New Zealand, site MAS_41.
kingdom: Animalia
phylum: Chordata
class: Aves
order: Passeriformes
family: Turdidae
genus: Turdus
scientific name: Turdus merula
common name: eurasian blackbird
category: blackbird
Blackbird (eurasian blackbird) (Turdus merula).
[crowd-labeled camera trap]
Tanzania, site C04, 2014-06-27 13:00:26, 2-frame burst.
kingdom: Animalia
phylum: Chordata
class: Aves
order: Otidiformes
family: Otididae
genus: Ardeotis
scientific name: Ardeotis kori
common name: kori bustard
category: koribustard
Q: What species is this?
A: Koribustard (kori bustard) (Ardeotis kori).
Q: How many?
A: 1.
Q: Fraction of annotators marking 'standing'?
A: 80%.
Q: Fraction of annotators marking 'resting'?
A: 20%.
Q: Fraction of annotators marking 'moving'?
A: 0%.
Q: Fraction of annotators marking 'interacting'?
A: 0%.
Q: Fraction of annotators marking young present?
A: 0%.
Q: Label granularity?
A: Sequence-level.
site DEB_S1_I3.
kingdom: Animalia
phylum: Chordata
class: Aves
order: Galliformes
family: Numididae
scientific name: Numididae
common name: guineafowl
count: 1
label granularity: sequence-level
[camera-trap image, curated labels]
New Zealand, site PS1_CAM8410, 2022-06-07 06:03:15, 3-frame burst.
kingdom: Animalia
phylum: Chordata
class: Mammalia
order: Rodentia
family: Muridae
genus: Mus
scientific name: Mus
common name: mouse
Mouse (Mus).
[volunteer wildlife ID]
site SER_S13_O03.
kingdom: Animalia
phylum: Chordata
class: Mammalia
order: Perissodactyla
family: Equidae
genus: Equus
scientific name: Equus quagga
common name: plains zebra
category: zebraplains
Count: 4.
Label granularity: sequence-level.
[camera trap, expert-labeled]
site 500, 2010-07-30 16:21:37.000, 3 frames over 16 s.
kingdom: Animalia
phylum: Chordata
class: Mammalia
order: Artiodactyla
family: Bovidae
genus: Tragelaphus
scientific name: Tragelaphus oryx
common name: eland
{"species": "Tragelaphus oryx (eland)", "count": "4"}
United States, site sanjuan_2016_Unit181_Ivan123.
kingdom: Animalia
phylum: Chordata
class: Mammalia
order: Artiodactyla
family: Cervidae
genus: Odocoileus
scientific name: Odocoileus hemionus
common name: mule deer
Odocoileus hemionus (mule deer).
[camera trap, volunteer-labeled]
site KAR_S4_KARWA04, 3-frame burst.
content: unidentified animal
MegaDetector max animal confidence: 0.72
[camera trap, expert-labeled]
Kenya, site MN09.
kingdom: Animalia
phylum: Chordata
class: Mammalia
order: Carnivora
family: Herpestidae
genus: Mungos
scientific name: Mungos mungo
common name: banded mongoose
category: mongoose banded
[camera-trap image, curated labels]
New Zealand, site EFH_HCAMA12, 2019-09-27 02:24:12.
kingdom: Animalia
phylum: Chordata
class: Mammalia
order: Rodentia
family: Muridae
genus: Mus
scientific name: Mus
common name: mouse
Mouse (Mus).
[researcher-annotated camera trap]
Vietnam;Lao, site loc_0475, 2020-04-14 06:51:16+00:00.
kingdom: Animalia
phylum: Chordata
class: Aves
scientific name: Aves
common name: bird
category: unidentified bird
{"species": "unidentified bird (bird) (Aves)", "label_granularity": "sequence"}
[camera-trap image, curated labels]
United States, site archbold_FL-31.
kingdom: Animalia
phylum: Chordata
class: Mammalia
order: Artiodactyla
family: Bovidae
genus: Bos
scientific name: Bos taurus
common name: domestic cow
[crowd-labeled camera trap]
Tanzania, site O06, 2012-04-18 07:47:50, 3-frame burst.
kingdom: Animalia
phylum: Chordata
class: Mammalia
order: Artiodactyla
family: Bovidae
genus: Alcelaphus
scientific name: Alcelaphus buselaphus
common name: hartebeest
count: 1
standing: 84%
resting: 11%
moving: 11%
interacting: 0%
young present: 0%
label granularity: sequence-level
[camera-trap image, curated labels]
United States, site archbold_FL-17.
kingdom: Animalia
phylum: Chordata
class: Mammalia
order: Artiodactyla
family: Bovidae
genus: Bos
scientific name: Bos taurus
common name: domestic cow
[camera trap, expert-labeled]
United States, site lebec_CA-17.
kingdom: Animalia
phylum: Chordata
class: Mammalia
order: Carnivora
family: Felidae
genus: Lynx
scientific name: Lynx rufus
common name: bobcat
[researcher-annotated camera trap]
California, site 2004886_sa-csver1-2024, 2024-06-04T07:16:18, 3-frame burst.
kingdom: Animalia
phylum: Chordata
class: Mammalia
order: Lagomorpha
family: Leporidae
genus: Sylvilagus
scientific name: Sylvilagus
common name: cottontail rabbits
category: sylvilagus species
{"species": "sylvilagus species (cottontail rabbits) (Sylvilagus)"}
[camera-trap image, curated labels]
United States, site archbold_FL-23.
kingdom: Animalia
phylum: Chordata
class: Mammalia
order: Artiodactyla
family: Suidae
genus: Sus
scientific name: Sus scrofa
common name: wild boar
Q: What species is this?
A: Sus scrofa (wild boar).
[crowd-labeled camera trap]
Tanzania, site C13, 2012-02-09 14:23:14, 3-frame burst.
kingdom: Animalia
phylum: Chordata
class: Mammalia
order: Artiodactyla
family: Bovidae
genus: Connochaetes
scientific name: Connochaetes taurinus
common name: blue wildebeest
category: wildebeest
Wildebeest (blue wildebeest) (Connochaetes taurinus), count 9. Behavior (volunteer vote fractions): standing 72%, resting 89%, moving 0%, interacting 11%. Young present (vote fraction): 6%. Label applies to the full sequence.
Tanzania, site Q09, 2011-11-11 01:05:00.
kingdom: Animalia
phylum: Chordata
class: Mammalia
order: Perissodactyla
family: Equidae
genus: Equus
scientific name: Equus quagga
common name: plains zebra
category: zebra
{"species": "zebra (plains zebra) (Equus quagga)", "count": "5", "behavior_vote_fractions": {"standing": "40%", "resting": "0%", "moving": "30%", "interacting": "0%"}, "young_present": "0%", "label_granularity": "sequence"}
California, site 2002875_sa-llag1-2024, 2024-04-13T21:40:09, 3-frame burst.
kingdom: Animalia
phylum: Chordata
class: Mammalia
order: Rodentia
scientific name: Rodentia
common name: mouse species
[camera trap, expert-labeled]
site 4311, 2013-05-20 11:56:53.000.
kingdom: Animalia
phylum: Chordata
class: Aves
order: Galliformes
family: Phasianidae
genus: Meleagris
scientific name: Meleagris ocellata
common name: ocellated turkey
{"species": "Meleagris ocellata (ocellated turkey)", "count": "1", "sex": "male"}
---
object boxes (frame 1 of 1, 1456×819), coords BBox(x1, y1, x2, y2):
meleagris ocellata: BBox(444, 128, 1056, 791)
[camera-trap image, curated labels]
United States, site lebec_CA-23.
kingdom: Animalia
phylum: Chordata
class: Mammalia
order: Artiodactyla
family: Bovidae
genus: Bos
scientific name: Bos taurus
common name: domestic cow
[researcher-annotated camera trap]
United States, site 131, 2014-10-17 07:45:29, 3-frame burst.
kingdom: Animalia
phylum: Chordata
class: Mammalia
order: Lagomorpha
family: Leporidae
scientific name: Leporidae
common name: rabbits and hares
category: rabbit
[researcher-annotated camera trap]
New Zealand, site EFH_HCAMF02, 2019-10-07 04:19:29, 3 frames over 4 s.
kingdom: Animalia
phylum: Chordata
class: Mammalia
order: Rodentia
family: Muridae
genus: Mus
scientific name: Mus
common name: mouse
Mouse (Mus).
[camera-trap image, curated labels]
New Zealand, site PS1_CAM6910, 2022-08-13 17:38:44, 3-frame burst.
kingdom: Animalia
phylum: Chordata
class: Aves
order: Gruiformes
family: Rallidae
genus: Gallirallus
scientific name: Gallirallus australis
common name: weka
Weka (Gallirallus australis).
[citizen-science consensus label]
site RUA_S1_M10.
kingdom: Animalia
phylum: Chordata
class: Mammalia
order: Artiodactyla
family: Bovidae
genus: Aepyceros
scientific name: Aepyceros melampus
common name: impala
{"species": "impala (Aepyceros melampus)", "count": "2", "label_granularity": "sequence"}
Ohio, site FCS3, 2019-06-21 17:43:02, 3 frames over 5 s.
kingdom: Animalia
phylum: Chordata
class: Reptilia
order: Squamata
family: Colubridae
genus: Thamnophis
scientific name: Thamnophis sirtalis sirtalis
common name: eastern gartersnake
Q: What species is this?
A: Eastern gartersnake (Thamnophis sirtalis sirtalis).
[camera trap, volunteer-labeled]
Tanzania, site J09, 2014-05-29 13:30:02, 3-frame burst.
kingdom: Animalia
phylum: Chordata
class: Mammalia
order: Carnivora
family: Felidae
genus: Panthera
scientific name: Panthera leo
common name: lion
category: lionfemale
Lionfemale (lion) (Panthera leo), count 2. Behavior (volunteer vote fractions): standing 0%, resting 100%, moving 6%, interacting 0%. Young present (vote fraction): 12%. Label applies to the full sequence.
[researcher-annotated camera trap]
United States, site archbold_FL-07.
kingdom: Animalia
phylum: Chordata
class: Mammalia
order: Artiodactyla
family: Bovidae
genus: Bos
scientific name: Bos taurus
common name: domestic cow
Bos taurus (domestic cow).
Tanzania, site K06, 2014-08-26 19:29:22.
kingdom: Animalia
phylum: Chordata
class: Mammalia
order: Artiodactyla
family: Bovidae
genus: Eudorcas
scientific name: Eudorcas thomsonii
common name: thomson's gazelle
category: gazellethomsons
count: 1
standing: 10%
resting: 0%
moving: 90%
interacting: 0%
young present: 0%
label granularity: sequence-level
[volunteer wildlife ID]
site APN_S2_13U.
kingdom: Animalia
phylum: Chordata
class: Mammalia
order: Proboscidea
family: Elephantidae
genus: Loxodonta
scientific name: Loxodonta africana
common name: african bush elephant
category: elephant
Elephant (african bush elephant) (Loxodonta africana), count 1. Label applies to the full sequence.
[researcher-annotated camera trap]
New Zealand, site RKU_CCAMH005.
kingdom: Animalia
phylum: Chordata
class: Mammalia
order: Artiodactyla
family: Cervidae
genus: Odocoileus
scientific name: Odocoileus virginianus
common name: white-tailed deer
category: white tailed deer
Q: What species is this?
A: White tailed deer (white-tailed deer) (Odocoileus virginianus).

----

§ ASSIGNMENT: Show every line of the data in which the word "Zealand" appears.

§ EXERCISE OUTPUT:
New Zealand, site MAS_41.
New Zealand, site PS1_CAM8410, 2022-06-07 06:03:15, 3-frame burst.
New Zealand, site EFH_HCAMA12, 2019-09-27 02:24:12.
New Zealand, site EFH_HCAMF02, 2019-10-07 04:19:29, 3 frames over 4 s.
New Zealand, site PS1_CAM6910, 2022-08-13 17:38:44, 3-frame burst.
New Zealand, site RKU_CCAMH005.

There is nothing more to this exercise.